The format is exactly the same TOML syntax as .streamlit/secrets.toml.example.


4. Verify runtime configuration

Before relying on the deployed app, you can validate your configuration locally using the runtime config checker:

python scripts/check_runtime_config.py

This script:

  • Looks for .streamlit/secrets.toml in the project root (if present).
  • Checks environment variables as a fallback.
  • Prints which keys are configured (masking sensitive values).
  • Exits with a non-zero status if neither:
    • a usable Hugging Face configuration (HF_TOKEN plus either HF_ENDPOINT_URL/HF_INFERENCE_BASE_URL or HF_MODEL_ID), nor
    • an OPENAI_API_KEY is set.

A successful run will report that at least one provider (HF and/or OpenAI) is configured.


5. Using the Diagnostics panel

Once the app is deployed and secrets are configured:

  • Trigger a generation by providing a schema and question and clicking Generate SQL.
  • Open the Diagnostics section in the sidebar.

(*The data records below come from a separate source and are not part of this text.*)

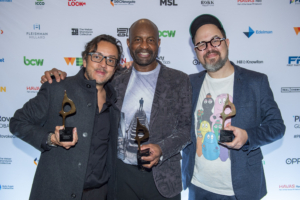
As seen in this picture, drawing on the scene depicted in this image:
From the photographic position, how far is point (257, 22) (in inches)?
117

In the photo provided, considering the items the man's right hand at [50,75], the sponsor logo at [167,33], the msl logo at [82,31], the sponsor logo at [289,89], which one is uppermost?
the msl logo at [82,31]

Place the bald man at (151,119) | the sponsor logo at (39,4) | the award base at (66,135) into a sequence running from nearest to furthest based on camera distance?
1. the award base at (66,135)
2. the bald man at (151,119)
3. the sponsor logo at (39,4)

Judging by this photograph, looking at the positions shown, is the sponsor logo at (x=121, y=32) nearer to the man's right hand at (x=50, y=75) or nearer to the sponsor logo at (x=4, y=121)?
the man's right hand at (x=50, y=75)

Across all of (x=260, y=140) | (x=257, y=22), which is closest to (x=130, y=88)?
(x=260, y=140)

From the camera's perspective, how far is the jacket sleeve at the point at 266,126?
4.92 ft

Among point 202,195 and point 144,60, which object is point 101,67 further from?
point 202,195

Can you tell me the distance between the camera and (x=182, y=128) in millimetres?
1720

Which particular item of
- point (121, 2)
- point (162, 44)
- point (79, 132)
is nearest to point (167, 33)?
point (162, 44)

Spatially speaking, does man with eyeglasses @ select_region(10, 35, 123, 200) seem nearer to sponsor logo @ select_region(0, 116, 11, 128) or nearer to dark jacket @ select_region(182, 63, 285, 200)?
dark jacket @ select_region(182, 63, 285, 200)

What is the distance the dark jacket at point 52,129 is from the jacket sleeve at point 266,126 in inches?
48.5

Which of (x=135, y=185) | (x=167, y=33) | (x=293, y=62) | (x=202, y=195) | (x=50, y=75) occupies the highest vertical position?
(x=167, y=33)

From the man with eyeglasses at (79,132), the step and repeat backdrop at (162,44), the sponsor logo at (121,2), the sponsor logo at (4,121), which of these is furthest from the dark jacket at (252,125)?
the sponsor logo at (4,121)

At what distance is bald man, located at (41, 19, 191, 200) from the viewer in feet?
5.29

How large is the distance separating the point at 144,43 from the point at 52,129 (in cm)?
105
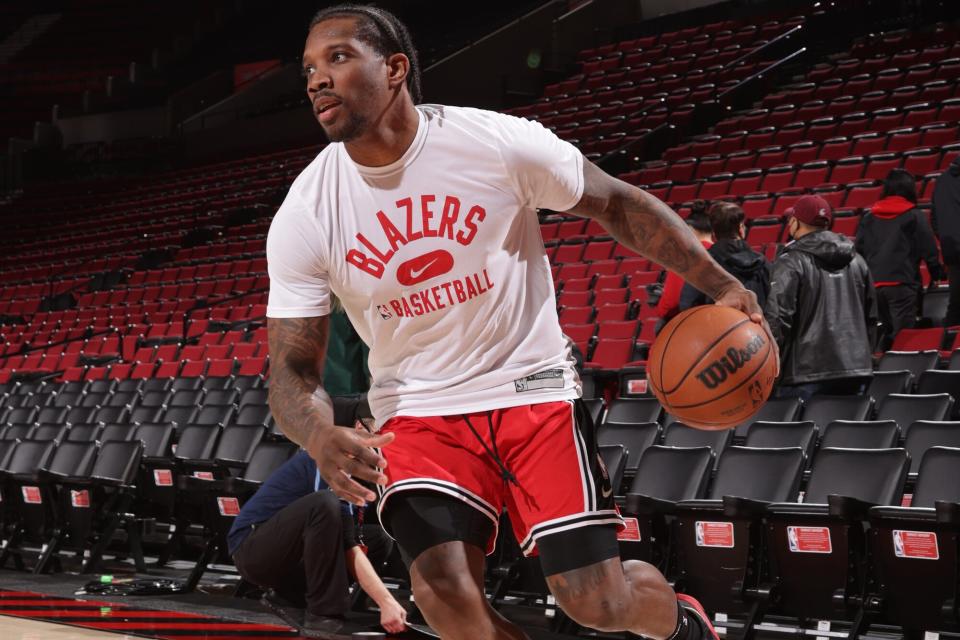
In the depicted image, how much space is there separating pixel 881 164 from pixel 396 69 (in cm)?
808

The Diagnostics panel shows:

  • Which provider handled the last request (HF vs OpenAI fallback).
  • Whether the last HF call reported that the endpoint is paused (with a hint to resume it from the Hugging Face Inference Endpoint Overview page).
  • The request duration (in milliseconds).
  • The max_new_tokens value used for the last request.

The diagnostics are intentionally lightweight and do not show stack traces or detailed exception internals, to keep the UI clean and safe for end users.


6. Summary

To deploy this app on Streamlit Community Cloud:

  1. Push the repository to GitHub.
  2. Create a new Streamlit app from that repo and set the main file to app/streamlit_app.py.
  3. Configure secrets in the Streamlit Cloud Secrets editor, using the keys from .streamlit/secrets.toml.example.
  4. (Optional) Run python scripts/check_runtime_config.py locally to validate configuration before pushing changes.
  5. Deploy and use the Diagnostics panel to verify which provider is serving requests and whether your Hugging Face endpoint is healthy.

With these steps, there should be no guesswork required to get a working deployment on Streamlit Community Cloud.